::: SELECTED EXCERPT
I was sorting through some old papers the other day and ran across something I printed off the Internet about ten years ago that I thought would be nice to share with you today. It’s the last paragraph of a dharma talk given by Ven. Jen-chun, founder and guiding teacher of Bodhi Monastery (in New Jersey) and the Yin Shun Foundation, a charitable foundation, who passed away earlier this year.

If you want to practice the Mahayana path, you should contemplate the sun, the sky, and the sea. In the morning, when the sun has just risen, contemplate it and try to allow your mind to be that luminous. Take time to contemplate the sky and try to achieve a mental state that is like empty space – clear and without obstruction. Go to the seashore and contemplate the boundless capacity and unobstructedness of the ocean. If you engage in these contemplations, they will benefit you. On the other hand, if you allow yourself to be governed by the environment and pulled this way and that, you will not attain the Mahayana path.”

Now, as always, we don’t want to take this literally. I can just imagine someone reading this and thinking to themselves, oh rats, now I have to get up at dawn and contemplate the sun if I want to practice Buddhism. No, what we want to do is try to capture the spirit of these words and Jen-chun is asking us to be like the sun, the sky and the sea – to make our minds bright, clear and vast.

I thought the other day that the destruction of the self – that notion of a permanent, independent ego-entity – is actually just the realization of a sense of the infinite within the mind, to become infinite by recognizing that we already are.
::::::
* **ACTIVITIES**:
[1] From the reflection on Ven. Jen-chun's dharma talk, print the text between "Now, as always, we" and "we already are.", inclusive.
[2] In the reflection on Ven. Jen-chun's dharma talk, which three things does Jen-chun say a person should contemplate in order to practice the Mahayana path?
::: INFORMATION SUPPLIED
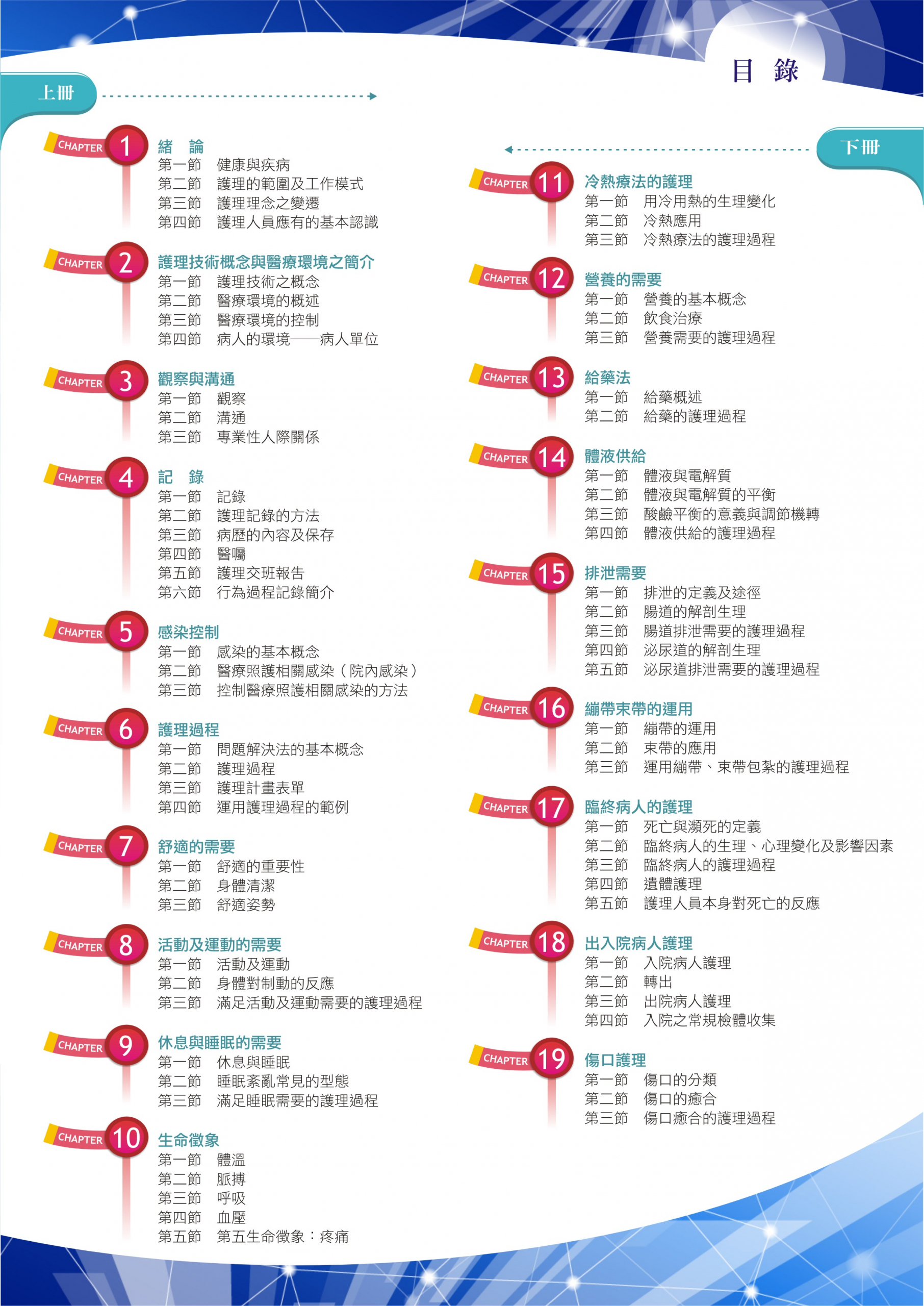 目 錄

上冊

CHAPTER 1
緒 論
第一節 健康與疾病
第二節 護理的範圍及工作模式
第三節 護理理念之變遷
第四節 護理人員應有的基本認識

CHAPTER 2
護理技術概念與醫療環境之簡介
第一節 護理技術之概念
第二節 醫療環境的概述
第三節 醫療環境的控制
第四節 病人的環境——病人單位

CHAPTER 3
觀察與溝通
第一節 觀察
第二節 溝通
第三節 專業性人際關係

CHAPTER 4
記 錄
第一節 記錄
第二節 護理記錄的方法
第三節 病歷的內容及保存
第四節 醫囑
第五節 護理交班報告
第六節 行為過程記錄簡介

CHAPTER 5
感染控制
第一節 感染的基本概念
第二節 醫療照護相關感染（院內感染）
第三節 控制醫療照護相關感染的方法

CHAPTER 6
護理過程
第一節 問題解決法的基本概念
第二節 護理過程
第三節 護理計畫表單
第四節 運用護理過程的範例

CHAPTER 7
舒適的需要
第一節 舒適的重要性
第二節 身體清潔
第三節 舒適姿勢

CHAPTER 8
活動及運動的需要
第一節 活動及運動
第二節 身體對制動的反應
第三節 滿足活動及運動需要的護理過程

CHAPTER 9
休息與睡眠的需要
第一節 休息與睡眠
第二節 睡眠紊亂常見的型態
第三節 滿足睡眠需要的護理過程

CHAPTER 10
生命徵象
第一節 體溫
第二節 脈搏
第三節 呼吸
第四節 血壓
第五節 第五生命徵象：疼痛

下冊

CHAPTER 11
冷熱療法的護理
第一節 用冷用熱的生理變化
第二節 冷熱應用
第三節 冷熱療法的護理過程

CHAPTER 12
營養的需要
第一節 營養的基本概念
第二節 飲食治療
第三節 營養需要的護理過程

CHAPTER 13
給藥法
第一節 給藥概述
第二節 給藥的護理過程

CHAPTER 14
體液供給
第一節 體液與電解質
第二節 體液與電解質的平衡
第三節 酸鹼平衡的意義與調節機轉
第四節 體液供給的護理過程

CHAPTER 15
排泄需要
第一節 排泄的定義及途徑
第二節 腸道的解剖生理
第三節 腸道排泄需要的護理過程
第四節 泌尿道的解剖生理
第五節 泌尿道排泄需要的護理過程

CHAPTER 16
繃帶束帶的運用
第一節 繃帶的運用
第二節 束帶的應用
第三節 運用繃帶、束帶包紮的護理過程

CHAPTER 17
臨終病人的護理
第一節 死亡與瀕死的定義
第二節 臨終病人的生理、心理變化及影響因素
第三節 臨終病人的護理過程
第四節 遺體護理
第五節 護理人員本身對死亡的反應

CHAPTER 18
出入院病人護理
第一節 入院病人護理
第二節 轉出
第三節 出院病人護理
第四節 入院之常規檢體收集

CHAPTER 19
傷口護理
第一節 傷口的分類
第二節 傷口的癒合
第三節 傷口癒合的護理過程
::::::
* **ANSWERS FOR THE TASKS**:
[1]
Now, as always, we don’t want to take this literally. I can just imagine someone reading this and thinking to themselves, oh rats, now I have to get up at dawn and contemplate the sun if I want to practice Buddhism. No, what we want to do is try to capture the spirit of these words and Jen-chun is asking us to be like the sun, the sky and the sea – to make our minds bright, clear and vast.

I thought the other day that the destruction of the self – that notion of a permanent, independent ego-entity – is actually just the realization of a sense of the infinite within the mind, to become infinite by recognizing that we already are.

[2] The sun, the sky, and the sea.